Psychosocial wellbeing
Children often face social isolation. Engaging in adaptive sports, music therapy, or art classes can foster confidence. Parents benefit from connecting with rare‑disease advocacy groups such as the Ciliopathies Foundation.
Prevention
Because Joubert–Crockford syndrome is genetic, primary prevention focuses on informed reproductive choices.
- Carrier screening: Offered to couples with a known family history or from high‑carrier‑frequency populations.
- Pre‑implantation genetic diagnosis (PGD): Allows selection of embryos without the pathogenic
TMEM67mutation during IVF. - Prenatal testing: Chorionic villus sampling (CVS) or amniocentesis for definitive diagnosis in at‑risk pregnancies.
- Education: Raising awareness among healthcare providers ensures early recognition and referral.
Complications
If left untreated or inadequately managed, several serious complications may arise:
- Progressive liver failure leading to portal hypertension, ascites, hepatic encephalopathy, and the need for transplantation.
- Renal failure requiring dialysis or transplantation.
- Recurrent variceal bleeding – a life‑threatening emergency.
- Severe respiratory depression during sleep, increasing risk of sudden hypoxic events.
- Developmental regression and severe intellectual disability without early intervention.
- Increased susceptibility to infections due to liver dysfunction and possible splenomegaly.
When to Seek Emergency Care
- Sudden, severe abdominal pain with vomiting (possible variceal bleed or liver capsule rupture).
- Unexplained loss of consciousness or seizure lasting >5 minutes.
- Rapid breathing followed by a pause (apnea) that does not resolve within 30 seconds.
- Yellowing of the skin or eyes that progresses quickly.
- Severe bruising, black stools, or bright red blood per rectum (signs of GI bleeding).
- Persistent fever >38.5 °C (101.3 °F) with lethargy – may indicate infection in a compromised liver.
References:
- Mayo Clinic.
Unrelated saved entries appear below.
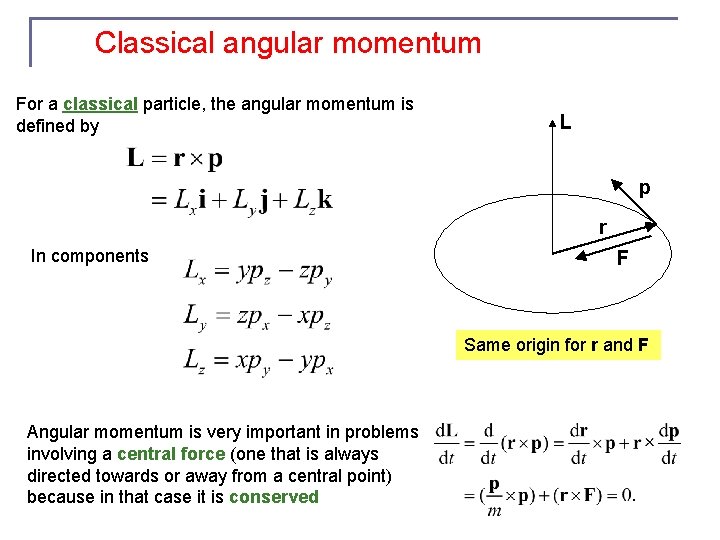 Classical angular momentum

For a classical particle, the angular momentum is defined by

$\mathbf{L} = \mathbf{r} \times \mathbf{p}$
$= L_x\mathbf{i} + L_y\mathbf{j} + L_z\mathbf{k}$

In components

$L_x = yp_z - zp_y$
$L_y = zp_x - xp_z$
$L_z = xp_y - yp_x$

L

p

r

F

Same origin for r and F

Angular momentum is very important in problems involving a central force (one that is always directed towards or away from a central point) because in that case it is conserved

$\frac{d\mathbf{L}}{dt} = \frac{d}{dt}(\mathbf{r} \times \mathbf{p}) = \frac{d\mathbf{r}}{dt} \times \mathbf{p} + \mathbf{r} \times \frac{d\mathbf{p}}{dt}$
$= (\frac{\mathbf{p}}{m} \times \mathbf{p}) + (\mathbf{r} \times \mathbf{F}) = 0.$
Joubert Syndrome. https://www.mayoclinic.org. Accessed May 2026.
- NIH National Institute of Neurological Disorders and Stroke. Joubert syndrome information page. https://www.ninds.nih.gov. Accessed May 2026.
- Orphanet. Joubert syndrome, type 6 (TMEM67). https://www.orpha.net. 2024.
- Jauhar A, et al. Outcomes of liver transplantation in pediatric ciliopathies. *Pediatr Transplant*. 2020;24(7):e13890.